Lennon AM, Newman N, Makary MA, Edil BH, Shin EJ, Khashab MA, Hruban RH, Wolfgang CL, Schulick RD, Giday S, Canto MI
Gastrointest Endosc. 2010;72(5):1089.
BACKGROUND: Precise localization of small pancreatic tumors during laparoscopic distal pancreatectomy (LDP) can be difficult because of decreased tactile ability of laparoscopy and the homogeneous appearance of the pancreas and surrounding retroperitoneal fat. Precise localization of the lesion is critical to achieving adequate margins of resection and preserving healthy pancreatic tissue. EUS-guided fine-needle tattooing (EUS-FNT) of a pancreatic lesion before LDP has been described in single case reports, but no large series have reported its effectiveness in patients undergoing LDP.
OBJECTIVE: To assess the feasibility, safety, and efficacy of EUS-FNT in consecutive patients undergoing LDP.
DESIGN: Retrospective cohort study.
SETTING: Tertiary-care referral hospital.

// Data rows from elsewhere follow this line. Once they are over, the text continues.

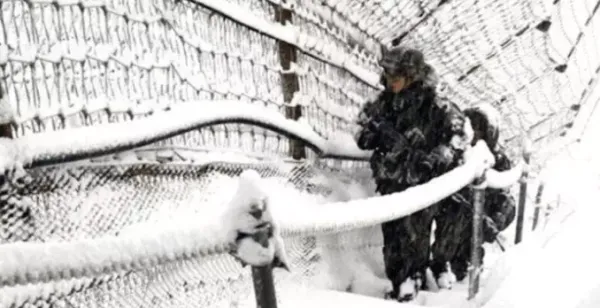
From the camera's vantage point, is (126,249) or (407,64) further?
(407,64)

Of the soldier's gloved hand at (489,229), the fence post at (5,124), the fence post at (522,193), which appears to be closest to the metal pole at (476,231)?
the soldier's gloved hand at (489,229)

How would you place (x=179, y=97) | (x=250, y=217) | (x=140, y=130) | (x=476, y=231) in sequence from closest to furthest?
(x=250, y=217) → (x=140, y=130) → (x=179, y=97) → (x=476, y=231)

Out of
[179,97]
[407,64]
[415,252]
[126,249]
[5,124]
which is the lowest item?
[415,252]

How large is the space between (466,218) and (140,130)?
9.14 feet

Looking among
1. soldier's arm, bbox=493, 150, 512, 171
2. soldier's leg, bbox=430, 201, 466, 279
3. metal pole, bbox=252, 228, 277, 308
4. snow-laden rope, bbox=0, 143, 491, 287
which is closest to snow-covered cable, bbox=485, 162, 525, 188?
soldier's arm, bbox=493, 150, 512, 171

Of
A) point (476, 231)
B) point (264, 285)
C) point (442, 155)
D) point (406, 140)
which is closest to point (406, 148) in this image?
point (406, 140)

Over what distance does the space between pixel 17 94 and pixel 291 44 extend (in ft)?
5.49

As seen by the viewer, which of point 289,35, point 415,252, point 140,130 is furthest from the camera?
point 415,252

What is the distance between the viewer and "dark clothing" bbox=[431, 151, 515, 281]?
13.0ft

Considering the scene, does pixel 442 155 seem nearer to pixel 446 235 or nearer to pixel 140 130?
pixel 446 235

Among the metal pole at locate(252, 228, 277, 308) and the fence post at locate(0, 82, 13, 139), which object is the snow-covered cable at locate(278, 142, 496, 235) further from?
the fence post at locate(0, 82, 13, 139)

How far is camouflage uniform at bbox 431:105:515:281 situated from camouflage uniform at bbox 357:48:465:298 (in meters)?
0.32

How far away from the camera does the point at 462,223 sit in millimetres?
3990

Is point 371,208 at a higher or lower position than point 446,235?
higher
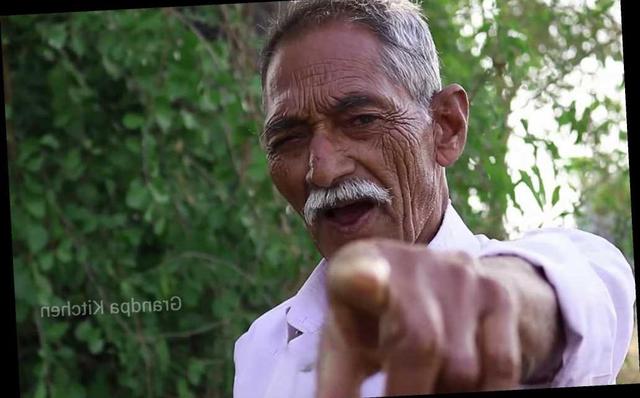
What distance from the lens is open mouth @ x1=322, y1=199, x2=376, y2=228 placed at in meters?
1.39

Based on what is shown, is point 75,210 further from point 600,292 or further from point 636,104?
point 600,292

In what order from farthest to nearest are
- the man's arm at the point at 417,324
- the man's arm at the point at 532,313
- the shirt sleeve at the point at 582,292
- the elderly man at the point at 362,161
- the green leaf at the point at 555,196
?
the green leaf at the point at 555,196 < the elderly man at the point at 362,161 < the shirt sleeve at the point at 582,292 < the man's arm at the point at 532,313 < the man's arm at the point at 417,324

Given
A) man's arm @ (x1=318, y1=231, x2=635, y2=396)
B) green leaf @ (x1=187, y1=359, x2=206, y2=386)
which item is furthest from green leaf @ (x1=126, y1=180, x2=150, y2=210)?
man's arm @ (x1=318, y1=231, x2=635, y2=396)

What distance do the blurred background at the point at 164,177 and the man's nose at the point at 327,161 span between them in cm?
70

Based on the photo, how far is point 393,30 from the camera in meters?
1.38

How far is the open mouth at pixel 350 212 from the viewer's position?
1.39m

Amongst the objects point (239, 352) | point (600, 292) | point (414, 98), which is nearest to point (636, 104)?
point (414, 98)

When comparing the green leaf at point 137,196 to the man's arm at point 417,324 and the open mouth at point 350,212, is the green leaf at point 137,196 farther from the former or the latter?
the man's arm at point 417,324

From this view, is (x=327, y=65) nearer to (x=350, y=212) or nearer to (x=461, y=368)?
(x=350, y=212)

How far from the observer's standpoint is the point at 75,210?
2211 mm

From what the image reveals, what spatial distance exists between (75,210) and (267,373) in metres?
0.85

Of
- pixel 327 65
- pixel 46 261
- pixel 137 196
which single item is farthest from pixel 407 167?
pixel 46 261

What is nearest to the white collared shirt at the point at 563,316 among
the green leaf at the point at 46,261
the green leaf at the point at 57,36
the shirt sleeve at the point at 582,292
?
the shirt sleeve at the point at 582,292

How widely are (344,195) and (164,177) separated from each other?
910 millimetres
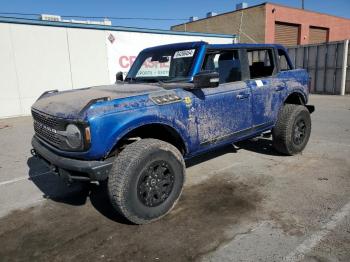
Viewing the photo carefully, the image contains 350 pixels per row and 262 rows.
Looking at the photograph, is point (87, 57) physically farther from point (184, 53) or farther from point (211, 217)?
point (211, 217)

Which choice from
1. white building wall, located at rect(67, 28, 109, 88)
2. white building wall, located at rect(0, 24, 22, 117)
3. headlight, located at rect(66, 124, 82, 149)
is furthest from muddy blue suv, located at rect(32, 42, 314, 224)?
white building wall, located at rect(67, 28, 109, 88)

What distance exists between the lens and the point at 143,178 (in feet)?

PATIENTS: This study involved 30 consecutive patients who underwent LDP from 2008 to 2010. Thirteen had EUS-FNT followed by LDP, and 17 had LDP alone.
INTERVENTIONS: LDP or EUS-FNT with a sterile carbon-particle tattoo followed by LDP.
MAIN OUTCOME MEASUREMENTS: The following features were examined: the technical success and complication rates of EUS-FNT, visibility of the tattoo at the time of laparoscopy, durability of the tattoo, and pathologic absence of tumor at the resection margin.
RESULTS: The final pathology of pancreatic lesions of patients who had EUS-FNT was similar to those who had LDP alone. The median resected tumor size was significantly larger for the LDP-alone patients (median 4.0 cm vs 1.3 cm; P = .03). Thirty-one percent (4/13) of lesions in the EUS-FNT group were not visualized by prior preoperative pancreatic protocol CT. EUS-FNT was feasible in all 13 patients at laparoscopy, with R0 resection and negative final pathology margins in all cases. The tattoo was visible in all 13 EUS-FNT cases, with mean time from EUS-FNT to surgery of 20.3 days (range, 3-69 days). There were no significant complications associated with EUS-FNT.
LIMITATIONS: Small, retrospective, single-center study.
CONCLUSIONS: Preoperative EUS-FNT of lesions was technically feasible and safe, and it assisted in the localization of lesions in patients before LDP. The carbon particle tattoo was durable and visible in all cases.
Division of Gastroenterology, Department of Medicine, Johns Hopkins Medical Institutions, Baltimore, Maryland 21205, USA.